About Business Unit:
The Product team forms the crux of our powerful platforms and helps connect millions of customers worldwide with the brands that matter most to them. This team of innovative problem solvers develops and builds products that position Epsilon as a differentiator, encouraging an open and balanced marketplace built on respect for individuals, where every brand interaction holds value. Our full-cycle product engineering and data teams chart the future and set new benchmarks for our products, by using industry standard methodologies and sophisticated capabilities in data, machine learning, and artificial intelligence. Driven by a passion for delivering smart end-to-end solutions, this team plays a key role in Epsilon’s success story.
A bit about who we are looking for:
At Epsilon, we run on our people’s ideas. It’s how we solve problems and exceed expectations. Our team is now growing, and we are on the lookout for talented individuals who always raise the bar by constantly challenging themselves and are experts in building customized solutions in the digital marketing space.
So, are you someone who wants to work with cutting-edge technology and enable marketers to create data-driven, omnichannel consumer experiences through data platforms? Then you could be exactly who we are looking for.
Apply today and be part of a creative, innovative, and talented team that’s not afraid to push boundaries or take risks.
Click here to view how Epsilon transforms marketing with 1 View, 1 Vision and 1 Voice.
Responsibilities
What you’ll do:
We seek Software Engineers with experience building and scaling services in on-premises and cloud environments.
As a Senior Data Engineer, you will be instrumental in implementing and optimizing advanced data processing solutions using Scala, Spark, and Hadoop. You will collaborate with cross-functional teams to deploy scalable big data solutions on our on-premises and cloud infrastructure. Your responsibilities will include building, scheduling, and maintaining complex workflows, performing data integration and transformation tasks, and ensuring data quality through rigorous testing
Strong written and verbal communication skills (in English) are required to facilitate work across multiple countries and time zones. Good understanding of Agile Methodologies – SCRUM.
Qualifications
What you’ll need:
- Over 5+ years in Scala programming and Apache Spark for developing scalable big data solutions on both on-premises and cloud platforms, such as AWS and GCP.
- Skilled in implementing scalable, fault-tolerant data pipelines with comprehensive monitoring and alerting systems.
- Implementing robust automated testing frameworks for big data jobs, ensuring comprehensive data integrity and performance validation.
- Use and implementation of tools such as Apache Airflow, Jenkins, or similar to automate complex testing workflows, including integration, regression, and performance testing
- Conducting extensive data validation checks using automated and manual testing techniques to ensure accuracy and consistency in large-scale datasets.
- Deep understanding of the Hadoop ecosystem, including HDFS, YARN, and MapReduce.
- Hands-on experience with Python for infrastructure module development and strong SQL skills for handling large datasets
- Familiar with data warehousing concepts and technologies.
- Experienced with GIT or equivalent source control systems.
- Proficient in developing and implementing unit test cases to ensure code quality and reliability and experienced in using integration testing frameworks to validate system interactions.
- Effective collaborator with stakeholders and teams to understand requirements and develop solutions.
- Ability to work within tight deadlines, prioritize tasks effectively, and perform under pressure.

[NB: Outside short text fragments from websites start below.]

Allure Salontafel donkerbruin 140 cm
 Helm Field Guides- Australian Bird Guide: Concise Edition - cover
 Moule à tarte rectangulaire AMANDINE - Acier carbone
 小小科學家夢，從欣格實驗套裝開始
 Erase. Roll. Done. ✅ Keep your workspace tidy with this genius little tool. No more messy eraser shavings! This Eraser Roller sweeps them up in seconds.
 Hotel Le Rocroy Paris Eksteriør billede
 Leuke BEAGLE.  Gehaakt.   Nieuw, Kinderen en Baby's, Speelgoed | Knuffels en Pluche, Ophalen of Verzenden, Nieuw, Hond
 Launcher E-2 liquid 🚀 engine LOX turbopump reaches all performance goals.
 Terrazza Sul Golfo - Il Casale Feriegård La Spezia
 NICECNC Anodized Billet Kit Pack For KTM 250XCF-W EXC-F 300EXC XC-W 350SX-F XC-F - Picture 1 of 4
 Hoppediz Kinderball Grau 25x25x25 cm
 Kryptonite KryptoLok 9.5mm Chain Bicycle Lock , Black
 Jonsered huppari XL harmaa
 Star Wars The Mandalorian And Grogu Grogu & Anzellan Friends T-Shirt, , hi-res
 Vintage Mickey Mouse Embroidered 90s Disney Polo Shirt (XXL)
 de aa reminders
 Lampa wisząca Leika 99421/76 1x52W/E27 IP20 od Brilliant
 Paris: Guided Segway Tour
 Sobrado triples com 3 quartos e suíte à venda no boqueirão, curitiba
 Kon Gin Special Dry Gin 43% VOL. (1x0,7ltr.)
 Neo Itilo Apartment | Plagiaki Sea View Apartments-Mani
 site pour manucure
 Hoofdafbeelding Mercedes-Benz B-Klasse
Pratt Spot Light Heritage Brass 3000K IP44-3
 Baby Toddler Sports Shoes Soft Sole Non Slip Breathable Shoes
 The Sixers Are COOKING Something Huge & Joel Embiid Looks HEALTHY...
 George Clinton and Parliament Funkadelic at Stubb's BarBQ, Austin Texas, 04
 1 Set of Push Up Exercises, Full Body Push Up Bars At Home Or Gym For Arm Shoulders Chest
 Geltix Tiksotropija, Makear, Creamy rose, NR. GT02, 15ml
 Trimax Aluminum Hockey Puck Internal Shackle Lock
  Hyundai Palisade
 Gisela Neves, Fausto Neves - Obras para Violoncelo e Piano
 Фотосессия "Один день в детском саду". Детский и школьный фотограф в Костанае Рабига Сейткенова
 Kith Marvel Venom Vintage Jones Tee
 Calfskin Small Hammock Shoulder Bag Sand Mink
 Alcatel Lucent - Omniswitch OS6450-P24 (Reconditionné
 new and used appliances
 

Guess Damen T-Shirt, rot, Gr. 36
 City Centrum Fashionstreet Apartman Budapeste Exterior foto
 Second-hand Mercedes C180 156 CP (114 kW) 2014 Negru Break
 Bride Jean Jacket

- Experience in mentoring junior staff.
Advantageous to have experience on below:
- Hands-on with Databricks for unified data analytics, including Databricks Notebooks, Delta Lake, and Catalogues.
- Proficiency in using the ELK (Elasticsearch, Logstash, Kibana) stack for real-time search, log analysis, and visualization.
- Strong background in analytics, including the ability to derive actionable insights from large datasets and support data-driven decision-making.
- Experience with data visualization tools like Tableau, Power BI, or Grafana.
- Familiarity with Docker for containerization and Kubernetes for orchestration.